• Trecho do documento:
▼
Por Fernando Spilki
Professor da Feevale, presidente da Sociedade Brasileira de Virologia (SBV)
Ser virologista e trabalhar diariamente com a covid-19 nos arrasta para um universo similar ao de um sonho – ou pesadelo – como aquele do filme A Origem, de Christopher Nolan. A narrativa se dá por lembranças pontuais de momentos insólitos. Para mim, a primeira reminiscência do que viria a ser a pior crise sanitária desde a gripe de 1918 se deu em janeiro. Férias, beira do mar, observando de longe as crianças se divertindo com a minha amada, toca o celular. O repórter de uma agência internacional de notícias:
– Professor, o que acha do surto de coronavírus na China?
Sem titubear, respondo “ah, meu amigo, acho que vai dar para segurar, tranquilo”. Eu obviamente estava enganado. Em fevereiro, somos alertados pela situação que se instala no norte da Itália. Enfrentar um vírus como o Sars-CoV-2 no Ocidente – “Milano non si ferma”, lembram? – não é tarefa fácil.
▲
• O que fazer:
a) Que filme de Christopher Nolan é citado no relato sobre a covid-19?
b) Escreva a continuação do relato sobre a covid-19 a partir da última frase apresentada.
As linhas de dados não têm relação com o relato sobre a covid-19.

Registros de origem:
▼
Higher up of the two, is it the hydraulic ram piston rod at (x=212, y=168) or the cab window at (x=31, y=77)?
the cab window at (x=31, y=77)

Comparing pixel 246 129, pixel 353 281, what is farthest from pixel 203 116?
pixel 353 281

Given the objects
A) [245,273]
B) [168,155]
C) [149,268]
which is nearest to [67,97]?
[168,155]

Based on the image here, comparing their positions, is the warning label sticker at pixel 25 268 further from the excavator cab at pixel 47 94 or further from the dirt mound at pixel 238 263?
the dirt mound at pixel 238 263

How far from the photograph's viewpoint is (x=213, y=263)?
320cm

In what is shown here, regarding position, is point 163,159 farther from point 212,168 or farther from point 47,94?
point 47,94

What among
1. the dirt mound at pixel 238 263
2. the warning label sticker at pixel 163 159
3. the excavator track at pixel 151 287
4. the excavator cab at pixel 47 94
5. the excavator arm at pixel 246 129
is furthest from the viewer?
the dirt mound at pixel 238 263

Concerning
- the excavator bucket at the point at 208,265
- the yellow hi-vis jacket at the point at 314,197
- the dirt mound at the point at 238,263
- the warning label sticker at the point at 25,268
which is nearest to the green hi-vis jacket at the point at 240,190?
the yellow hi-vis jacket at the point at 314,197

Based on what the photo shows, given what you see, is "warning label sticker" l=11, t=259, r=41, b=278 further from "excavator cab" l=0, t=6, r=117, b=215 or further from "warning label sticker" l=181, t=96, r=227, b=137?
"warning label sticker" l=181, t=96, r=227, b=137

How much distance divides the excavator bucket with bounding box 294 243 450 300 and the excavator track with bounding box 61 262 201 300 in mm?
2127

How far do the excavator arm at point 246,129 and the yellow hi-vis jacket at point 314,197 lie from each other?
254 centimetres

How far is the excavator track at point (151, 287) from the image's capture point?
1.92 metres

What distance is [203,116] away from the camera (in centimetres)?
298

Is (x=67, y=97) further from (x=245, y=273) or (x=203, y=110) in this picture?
▲
▼
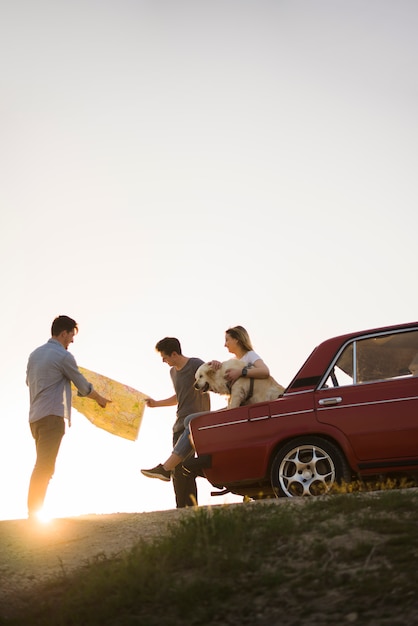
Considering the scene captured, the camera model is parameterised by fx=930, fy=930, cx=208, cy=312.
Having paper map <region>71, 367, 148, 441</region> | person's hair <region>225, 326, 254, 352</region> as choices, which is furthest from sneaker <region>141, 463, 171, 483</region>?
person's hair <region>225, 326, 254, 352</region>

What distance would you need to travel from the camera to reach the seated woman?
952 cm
▲
• Resultados do exercício:
a) A Origem.

b)
Dias depois, vem a segunda memória inesquecível. Ao ver a disseminação sustentada do vírus em São Paulo no início de março, digo a um amigo: “Estamos vivendo o prenúncio de uma catástrofe, aperte o cinto e respire fundo, o impacto vai ser duro”. Infelizmente eu estava certo dessa vez.
Em meados daquele mês tudo para, inclusive o futebol. Em abril, um colega virologista comenta que estavam falando de retomar o futebol no final de julho, “que absurdo”, ao que respondi: “Não vai ter clima, o impacto vai ser tão duro que o pessoal só vai pensar em se proteger”. Conheço mais os vírus do que as pessoas. Temos mais de 42,5 mil casos confirmados de covid-19 no Rio Grande do Sul. No dia previsto para o reinício do futebol, serão, no Estado, cerca de 1,3 mil óbitos acumulados (118 times de futebol), segundo o Institute for Health Metrics da Universidade de Washington. Quero que abdiquemos de toda atividade que nos alivie desse peso? Não. Mas a visão que quero trazer é de saúde pública.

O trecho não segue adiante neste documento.